# AUSZUFÜHRENDE AUFGABE
Schreiben Sie den Lesetext über die Reformation und die Kirchenzucht im Braunschweiger Land im Anschluss an seinen letzten Satz weiter.

# LESETEXT
<<<<
Die Reformation konnte nach längeren Wirren erst 1568 im ganzen Braunschweiger Lande durchgeführt werden, wobei eine strenge Kirchenzucht eingeführt wurde. Bei den nun regelmäßigen Visitationen musste sich nicht nur der Pastor die Prüfung auf Herz und Nieren gefallen lassen, auch alle Hausväter mussten Rechenschaft ablegen über sich, ihre Ehe und ihre Gesinde. Wer nicht wohl befunden wurde, musste kniend in der Kirche vor der ganzen Gemeinde Abbitte leisten und Kirchenstrafe zahlen. Wer schlecht über seine Nachbarn geredet hatte, der musste sich vor dem Altar mehrmals selbst "derb aufs Maul schlagen". Später konnte diese öffentliche Kirchenbuße durch schweres Geld abgelöst werden. Curt N. zum Beispiel wurde 1706 wegen Verstoßes gegen das sechste Gebot mit 21 Talern gestraft, dafür musste ein Handwerker damals mehrere Monate arbeiten.
>>>>
# DATENAUSZÜGE
<<<<
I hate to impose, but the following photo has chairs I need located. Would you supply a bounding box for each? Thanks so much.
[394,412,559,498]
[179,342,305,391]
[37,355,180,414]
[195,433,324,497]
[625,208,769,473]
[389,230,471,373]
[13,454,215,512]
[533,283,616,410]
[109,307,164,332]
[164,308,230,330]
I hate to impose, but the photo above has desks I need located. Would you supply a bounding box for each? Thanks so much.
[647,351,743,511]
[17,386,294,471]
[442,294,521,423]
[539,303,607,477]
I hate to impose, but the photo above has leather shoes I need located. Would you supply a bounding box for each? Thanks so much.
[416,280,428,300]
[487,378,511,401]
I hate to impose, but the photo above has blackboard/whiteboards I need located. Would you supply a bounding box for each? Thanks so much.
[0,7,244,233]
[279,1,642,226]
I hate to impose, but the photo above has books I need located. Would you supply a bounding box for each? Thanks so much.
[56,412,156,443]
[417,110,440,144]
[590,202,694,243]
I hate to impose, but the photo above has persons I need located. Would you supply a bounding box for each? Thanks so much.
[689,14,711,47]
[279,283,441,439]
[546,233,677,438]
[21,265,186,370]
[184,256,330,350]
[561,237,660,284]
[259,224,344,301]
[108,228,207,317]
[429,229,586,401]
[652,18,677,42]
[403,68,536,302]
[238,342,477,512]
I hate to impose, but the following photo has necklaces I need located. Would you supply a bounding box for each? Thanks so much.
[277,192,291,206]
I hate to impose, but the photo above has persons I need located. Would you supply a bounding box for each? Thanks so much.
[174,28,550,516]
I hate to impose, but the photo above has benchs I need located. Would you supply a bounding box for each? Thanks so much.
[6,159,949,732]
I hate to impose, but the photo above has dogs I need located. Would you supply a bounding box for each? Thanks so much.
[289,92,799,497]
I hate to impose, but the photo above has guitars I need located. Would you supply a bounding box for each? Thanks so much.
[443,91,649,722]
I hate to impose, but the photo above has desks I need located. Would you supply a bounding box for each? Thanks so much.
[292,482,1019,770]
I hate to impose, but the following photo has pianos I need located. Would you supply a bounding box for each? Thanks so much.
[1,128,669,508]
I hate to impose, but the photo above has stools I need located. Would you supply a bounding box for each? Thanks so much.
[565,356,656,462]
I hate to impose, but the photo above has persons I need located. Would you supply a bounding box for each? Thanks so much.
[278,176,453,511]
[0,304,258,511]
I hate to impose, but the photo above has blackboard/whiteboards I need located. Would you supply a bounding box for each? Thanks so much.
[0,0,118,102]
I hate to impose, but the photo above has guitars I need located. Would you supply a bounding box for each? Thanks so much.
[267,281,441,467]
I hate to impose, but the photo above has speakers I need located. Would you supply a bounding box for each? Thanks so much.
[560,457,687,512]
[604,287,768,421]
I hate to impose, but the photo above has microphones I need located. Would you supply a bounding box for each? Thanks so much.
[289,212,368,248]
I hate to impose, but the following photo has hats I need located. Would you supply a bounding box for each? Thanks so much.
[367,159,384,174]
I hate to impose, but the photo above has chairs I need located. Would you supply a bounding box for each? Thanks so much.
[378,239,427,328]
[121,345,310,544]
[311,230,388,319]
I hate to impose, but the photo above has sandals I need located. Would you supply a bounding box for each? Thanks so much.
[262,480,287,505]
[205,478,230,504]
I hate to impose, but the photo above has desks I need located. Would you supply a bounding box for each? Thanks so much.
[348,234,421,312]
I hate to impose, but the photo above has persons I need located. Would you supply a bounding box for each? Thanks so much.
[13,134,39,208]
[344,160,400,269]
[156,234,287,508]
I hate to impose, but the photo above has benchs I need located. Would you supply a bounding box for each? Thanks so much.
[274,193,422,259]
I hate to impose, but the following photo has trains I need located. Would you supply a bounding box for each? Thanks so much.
>>>>
# ERGEBNIS
Aus einer Rechnung von 1694, wo jedes Kirchenfenster mit "2 Eysern Stangen" besetzt wurde, damit die Kirche desto besser vor Dieben bewahret sein möge sowie aus den Akten, kann man sehen, dass in die Kirche wiederholt eingebrochen wurde. 1848 wurde die Kirchenkasse aus dem Pfarrhaus entwendet mit 41 Talern in bar und 1200 Talern in Wertpapieren. Das je ein Dieb ermittelt wäre, wird nicht gemeldet.

Mit der Orgel tat sich Vallstedt schwer. Schon 1749 klagte der Pastor, es habe dort nie eine gegeben, obwohl die Gemeinde sich eine hätte leisten können. 1752 versprach das Konsistorium einen großen Zuschuss zu einer Orgel, aber die Gemeinde fürchtete die späteren Reparaturkosten. Erst 1846 wurde eine Orgel auf Gemeindekosten angeschafft und sie dient noch heute. Warum der Orgelbauer H. Reinecke aus Wolfenbüttel die Jahreszahl 1849 darauf schrieb, ist unklar. Von dem alten Kirchengerät ist vieles Diebstählen und Kriegen zum Opfer gefallen. Der Altarleuchter, einfache Messingarbeit, dürfte um 1600 als Schenkung in die Kirche gekommen sein. Wertvollstes Buch ist eine 1651 gedruckte Bibel, die fast zwölf Taler gekostet hatte (etwa 300 €). Auch das Abendmahlsgerät stammt aus dem 17. Jahrhundert.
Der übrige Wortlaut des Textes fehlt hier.